Lahaut Julien

Politique

Seraing 06/09/1884, Seraing 18/08/1950

L’histoire récente de la Wallonie compte un certain nombre de personnalités politiques assassinées. André Cools et François Bovesse sont certainement les plus connues, mais on ne peut oublier Jules Hiernaux, Désiré Horrent et surtout pas Julien Lahaut. Les circonstances de son exécution par deux tueurs d’extrême droite ont fait l’objet d’une enquête publiée par R. Van Doorslaer et Et. Verhoeyen en 1987, mais de nouvelles recherches sont menées depuis 2011 avec le soutien de la Région wallonne.

Figure marquante du communisme et de l’antifascisme, tribun et meneur d’hommes, « le p’tit Julien » avait entamé sa carrière professionnelle à l’âge de 14 ans. Ouvrier-chaudronnier comme son père, tourneur de métaux (1899), il entre chez Cockerill puis au Val Saint-Lambert. Son implication dans la structuration du mouvement syndical naissant lui coûte son emploi à plusieurs reprises. Le groupe initial Relève-toi (1905) s’étend à plusieurs usines et deviendra la Centrale des Métallurgistes. Lahaut est choisi comme secrétaire permanent par ses camarades ouvriers (1908-1921) qui luttent aussi pour obtenir le droit au suffrage universel. Son engagement syndical lui vaut la prison (1913) quand éclate la Première Guerre mondiale. Se portant volontaire, il est versé dans les auto-canons et est envoyé sur le front russe, à l’instar de Marcel Thiry. Il y vivra la Révolution d’Octobre. À peine rentré (1918), imprégné des idéaux communistes et convaincu de la nécessité d’affilier son parti, le POB, à la troisième Internationale de Lénine, Lahaut se retrouve à la tête de plusieurs mouvements sociaux de l’après-guerre qui revendiquent fermement des améliorations salariales et des conditions de travail. Son jusqu’au-boutisme se heurte de plus en plus au réformisme adopté par le POB.

+ + + + +

LISTE DES CONSIGNES
**A.** Répondez aux questions suivantes d'après le texte sur Julien Lahaut :
(i) À quel âge Julien Lahaut avait-il entamé sa carrière professionnelle ?
(ii) Qui a publié en 1987 une enquête sur les circonstances de son exécution ?
(iii) Quelle fonction ses camarades ouvriers lui ont-ils confiée de 1908 à 1921 ?
**B.** Prolongez le texte sur Julien Lahaut au-delà de sa dernière phrase.

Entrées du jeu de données
+ + + + +

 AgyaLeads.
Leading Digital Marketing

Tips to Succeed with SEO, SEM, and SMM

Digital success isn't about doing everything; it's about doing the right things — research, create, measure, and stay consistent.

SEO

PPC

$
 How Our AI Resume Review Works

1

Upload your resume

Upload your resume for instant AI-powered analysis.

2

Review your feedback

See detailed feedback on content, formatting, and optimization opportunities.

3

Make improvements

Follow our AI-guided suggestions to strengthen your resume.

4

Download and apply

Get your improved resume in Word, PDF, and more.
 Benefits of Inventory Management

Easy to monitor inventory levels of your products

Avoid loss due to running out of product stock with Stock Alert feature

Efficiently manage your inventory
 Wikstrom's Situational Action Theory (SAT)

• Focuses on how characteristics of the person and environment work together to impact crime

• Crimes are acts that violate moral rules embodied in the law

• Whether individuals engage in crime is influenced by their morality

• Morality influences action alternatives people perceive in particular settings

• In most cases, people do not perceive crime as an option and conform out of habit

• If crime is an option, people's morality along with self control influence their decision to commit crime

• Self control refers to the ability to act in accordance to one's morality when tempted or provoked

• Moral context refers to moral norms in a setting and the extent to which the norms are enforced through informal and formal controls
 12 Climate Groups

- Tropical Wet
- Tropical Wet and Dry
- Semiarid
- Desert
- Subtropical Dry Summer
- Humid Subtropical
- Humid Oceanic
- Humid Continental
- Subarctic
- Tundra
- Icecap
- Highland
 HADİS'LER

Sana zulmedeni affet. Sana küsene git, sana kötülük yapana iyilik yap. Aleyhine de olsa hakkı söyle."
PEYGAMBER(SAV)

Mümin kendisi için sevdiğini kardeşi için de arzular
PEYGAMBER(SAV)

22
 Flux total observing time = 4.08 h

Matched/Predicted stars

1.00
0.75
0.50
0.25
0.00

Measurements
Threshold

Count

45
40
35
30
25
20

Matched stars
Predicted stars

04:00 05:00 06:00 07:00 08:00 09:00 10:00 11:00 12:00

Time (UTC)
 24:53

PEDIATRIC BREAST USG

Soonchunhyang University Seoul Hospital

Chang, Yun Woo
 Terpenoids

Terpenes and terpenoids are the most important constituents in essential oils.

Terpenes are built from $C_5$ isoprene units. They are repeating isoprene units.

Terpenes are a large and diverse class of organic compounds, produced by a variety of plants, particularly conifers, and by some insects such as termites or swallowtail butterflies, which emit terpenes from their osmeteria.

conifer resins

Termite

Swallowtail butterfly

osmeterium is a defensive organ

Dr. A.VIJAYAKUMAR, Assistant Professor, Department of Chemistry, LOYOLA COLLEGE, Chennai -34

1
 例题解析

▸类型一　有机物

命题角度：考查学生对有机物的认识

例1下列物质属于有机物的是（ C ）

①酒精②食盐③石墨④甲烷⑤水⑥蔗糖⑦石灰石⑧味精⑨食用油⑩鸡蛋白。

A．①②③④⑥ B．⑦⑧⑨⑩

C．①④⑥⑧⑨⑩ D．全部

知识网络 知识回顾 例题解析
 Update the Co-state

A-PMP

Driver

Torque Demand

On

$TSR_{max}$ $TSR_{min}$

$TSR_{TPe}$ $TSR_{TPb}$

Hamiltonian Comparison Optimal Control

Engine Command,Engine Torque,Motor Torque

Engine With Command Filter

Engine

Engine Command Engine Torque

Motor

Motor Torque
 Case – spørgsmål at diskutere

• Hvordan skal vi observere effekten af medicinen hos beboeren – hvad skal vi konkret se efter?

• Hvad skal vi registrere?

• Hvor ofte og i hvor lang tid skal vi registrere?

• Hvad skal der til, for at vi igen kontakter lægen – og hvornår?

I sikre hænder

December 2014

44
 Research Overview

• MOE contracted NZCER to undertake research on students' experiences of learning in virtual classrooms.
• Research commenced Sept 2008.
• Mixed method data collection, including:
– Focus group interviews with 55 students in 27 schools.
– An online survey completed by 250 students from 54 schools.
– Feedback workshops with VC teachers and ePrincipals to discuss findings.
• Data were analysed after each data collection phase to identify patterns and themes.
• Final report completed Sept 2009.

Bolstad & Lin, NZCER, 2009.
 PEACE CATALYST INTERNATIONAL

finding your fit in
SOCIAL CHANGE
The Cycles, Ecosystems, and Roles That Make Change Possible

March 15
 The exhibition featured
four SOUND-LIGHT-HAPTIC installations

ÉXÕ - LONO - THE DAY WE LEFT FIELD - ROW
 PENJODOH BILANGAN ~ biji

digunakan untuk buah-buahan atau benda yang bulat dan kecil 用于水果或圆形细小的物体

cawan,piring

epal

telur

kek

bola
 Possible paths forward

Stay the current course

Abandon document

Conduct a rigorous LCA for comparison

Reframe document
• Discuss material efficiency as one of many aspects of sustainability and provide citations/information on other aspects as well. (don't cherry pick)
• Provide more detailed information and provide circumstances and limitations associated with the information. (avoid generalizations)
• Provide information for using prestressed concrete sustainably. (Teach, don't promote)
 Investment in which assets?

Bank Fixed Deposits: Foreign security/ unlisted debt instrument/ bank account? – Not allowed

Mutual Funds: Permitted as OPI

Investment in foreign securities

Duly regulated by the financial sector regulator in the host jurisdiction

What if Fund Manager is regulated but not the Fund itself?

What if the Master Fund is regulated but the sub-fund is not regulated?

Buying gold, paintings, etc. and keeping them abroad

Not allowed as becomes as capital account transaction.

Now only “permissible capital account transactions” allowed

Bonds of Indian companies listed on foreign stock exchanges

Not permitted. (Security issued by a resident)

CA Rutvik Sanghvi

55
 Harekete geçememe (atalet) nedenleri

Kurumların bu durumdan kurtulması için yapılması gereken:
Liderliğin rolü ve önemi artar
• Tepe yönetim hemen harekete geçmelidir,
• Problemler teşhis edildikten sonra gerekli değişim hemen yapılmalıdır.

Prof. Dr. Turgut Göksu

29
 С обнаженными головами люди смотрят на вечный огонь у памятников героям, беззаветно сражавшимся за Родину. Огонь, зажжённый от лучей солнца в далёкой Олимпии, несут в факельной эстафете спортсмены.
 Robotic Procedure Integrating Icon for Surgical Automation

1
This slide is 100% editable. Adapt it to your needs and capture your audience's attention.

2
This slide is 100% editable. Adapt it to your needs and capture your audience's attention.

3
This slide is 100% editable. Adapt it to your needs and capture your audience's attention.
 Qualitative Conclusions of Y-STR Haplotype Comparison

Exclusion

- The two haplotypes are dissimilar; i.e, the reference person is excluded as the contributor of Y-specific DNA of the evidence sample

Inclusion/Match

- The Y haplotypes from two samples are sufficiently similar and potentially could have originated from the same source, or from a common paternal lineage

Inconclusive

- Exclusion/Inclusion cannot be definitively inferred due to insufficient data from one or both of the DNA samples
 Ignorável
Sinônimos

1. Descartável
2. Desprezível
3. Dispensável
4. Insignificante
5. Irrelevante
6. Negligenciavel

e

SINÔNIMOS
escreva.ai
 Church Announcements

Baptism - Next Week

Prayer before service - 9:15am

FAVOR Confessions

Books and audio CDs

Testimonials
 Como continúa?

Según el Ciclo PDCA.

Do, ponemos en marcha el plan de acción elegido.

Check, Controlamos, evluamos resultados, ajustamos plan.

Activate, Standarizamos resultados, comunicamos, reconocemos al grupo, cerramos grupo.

+ + + + +

RÉPONSES PAR CONSIGNE
**A.**
(i) À 14 ans.
(ii) R. Van Doorslaer et Et. Verhoeyen.
(iii) Celle de secrétaire permanent.

**B.**
Après la longue (9 mois) grève d’Ougrée-Marihaye (9.000 ouvriers concernés) et un nouveau passage en prison, Julien Lahaut est exclu de sa centrale syndicale et du POB (1921). Il lance une nouvelle fédération syndicale, les Chevaliers du Travail, point de départ de la future Centrale révolutionnaire des Mineurs. Il adhère ensuite au Parti communiste (1923) créé deux ans plus tôt. La rupture est ainsi consommée avec le mouvement socialiste.

Toujours à la pointe du combat, il mène encore les grèves de 1932 et de 1936, la grève des 500.000 ; dès 1933, il s’oppose à la montée du fascisme et du nazisme et, en 1936, se lance dans la lutte pour l’Espagne républicaine. Son combat lui vaut la confiance des électeurs de l’arrondissement de Liège : en 1932, il est l’un des trois premiers parlementaires communistes à siéger à la Chambre (avec Henri Glineur et Joseph Jacquemotte). Il sera régulièrement réélu (1932-1950). Lahaut peut compter sur un soutien populaire considérable et, malgré une certaine indiscipline, il s’impose aussi comme une figure de proue du Parti communiste : à la mort de Jacquemotte, il accède au secrétariat général du PCB et à la direction du quotidien La Voix du Peuple.

En 1938, Julien Lahaut préside la première Conférence des communistes wallons (Liège, 8 janvier). Identique à celui du congrès de la Concentration wallonne, l’ordre du jour des communistes wallons rejette la politique de neutralité et affirme que l’alliance avec la France est la seule chance pour le peuple wallon de protéger ses foyers. Néanmoins, en 1939, les positions du PCB influencées par Moscou sont moins tranchées et une certaine ambiguïté – entretenue par les anti-communistes –va régner jusqu’à l’attaque allemande de juin 1941.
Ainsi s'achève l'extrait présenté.